Schooling with holidays enables children not only to relax but refresh their minds. School holidays give children an opportunity to bond with their parents, guardians, relatives and the community. It also exposes them to experiences outside school that broaden their minds, sometimes finding the things they learn in school being played out in real life.
Holiday tuition ignores the broader aims of education. It alienates children from their families and friends, and from the rest of society. The most damaging aspect of holiday and weekend tuition—for day and boarding schools alike—is that it affects the nurturing of community responsibility and family loyalty in the psyches of learners.
The prescribed curriculum does not encompass the whole of life. It is a slice of a loaf of bread and not the whole bread. It is important that children get a chance to see the application of what they learn outside the classroom and the school.
When he called a press conference to ban holiday tuition in 2012, then Education minister Mutula Kilonzo said that learners should be accorded an opportunity to relax and learn important social skills through interactions outside school. This is important in coping with the world of work and the complexities of modern life when they come of age.

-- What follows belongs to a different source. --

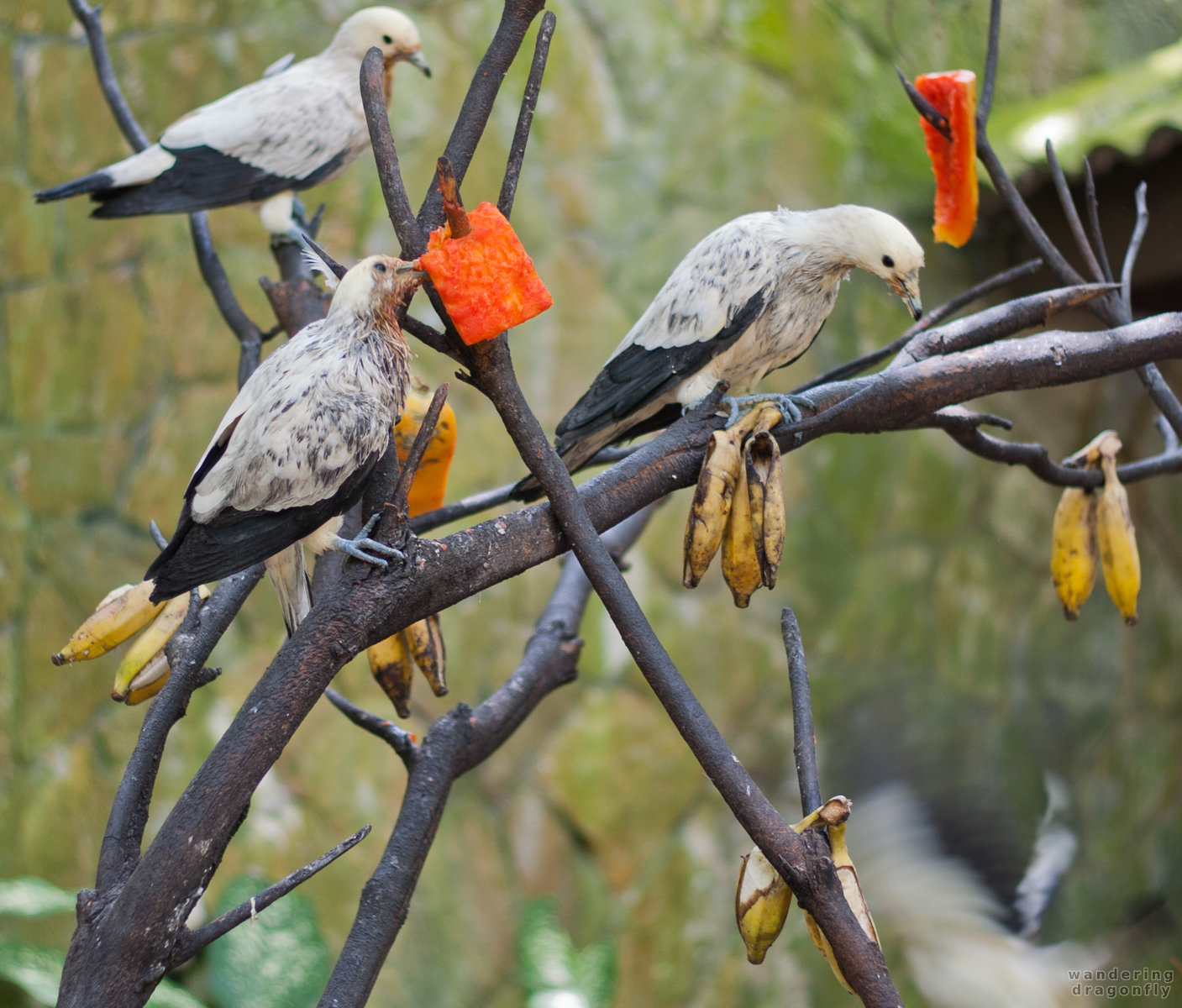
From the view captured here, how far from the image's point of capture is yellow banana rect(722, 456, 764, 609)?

In her newly published book, Staying the Course, Dr Lydia Nzomo remembers her days at Kaaga Girls thus: “School activities on a weekday comprised of attending lessons, participating in games, clubs and evening preparations (preps), which ended at 9pm. We went to bed at 9.30pm and woke up at 6am. We slept an entire eight hours. Our official study days were from Monday to Friday. Weekends were for cleaning up the school and leisure.

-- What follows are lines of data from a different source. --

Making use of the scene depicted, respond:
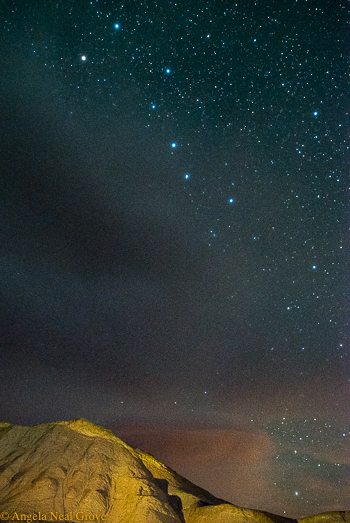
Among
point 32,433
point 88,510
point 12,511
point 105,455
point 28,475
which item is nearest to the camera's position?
point 12,511

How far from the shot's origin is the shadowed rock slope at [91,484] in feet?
80.6

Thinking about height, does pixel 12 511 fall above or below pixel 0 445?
below

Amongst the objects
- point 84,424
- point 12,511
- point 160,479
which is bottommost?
point 12,511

“….I can confidently say that we lived a balanced life in school. This is contrary to the unfortunate situation that took root from the late ‘90s in our schools, where learners were made to study for unbelievably long hours during the weekdays, weekends, including school holidays, and being denied an opportunity to engage in extracurricular activities.”
What Dr Nzomo failed to document in her book is the consequences “the unfortunate situation that took root from the late ‘90s” has had on the growth and development of children.
Some of the bloodiest student indiscipline in secondary schools happened in the late ‘90s when “learners were made to study for unbelievably long hours during the weekdays, weekends, including school holidays”.
Time policies—school calendar, school hours and school holidays—do not only affect pupil learning and school success, they can also influence moral character, life aspirations, community responsibility and family loyalty, according to Benavot.
The Report on the Task Force on Student Discipline and Unrest in Secondary Schools, 2001, chaired by Naomy Wangai and the report of the Special Investigation Team on School Unrest in 2016, chaired by Claire Omollo, came in the wake of widespread unrest of students in secondary schools.
Both reports make references to congested school routines or programmes that leave little or no room for relaxation as it was in the early Nineties and back.
Schooling without giving children room to relax during schooldays and holidays the government provides has three effects on students: it alienates children from their families and society; it makes them hate not just schooling but learning altogether; and, worst of all, it creates psychopathic behaviour in the students.
Optimal learning does not depend on how long students sit in a classroom, but how well a school uses time on task—the total time available for teaching and learning.
Anything beyond the allocated time is wasteful use of time. Wasteful because it takes up the time that students are expected to educate themselves. By studying the curriculum content on their own, by discussing among themselves and by extensive reading of fictional and nonfictional works—to broaden their minds.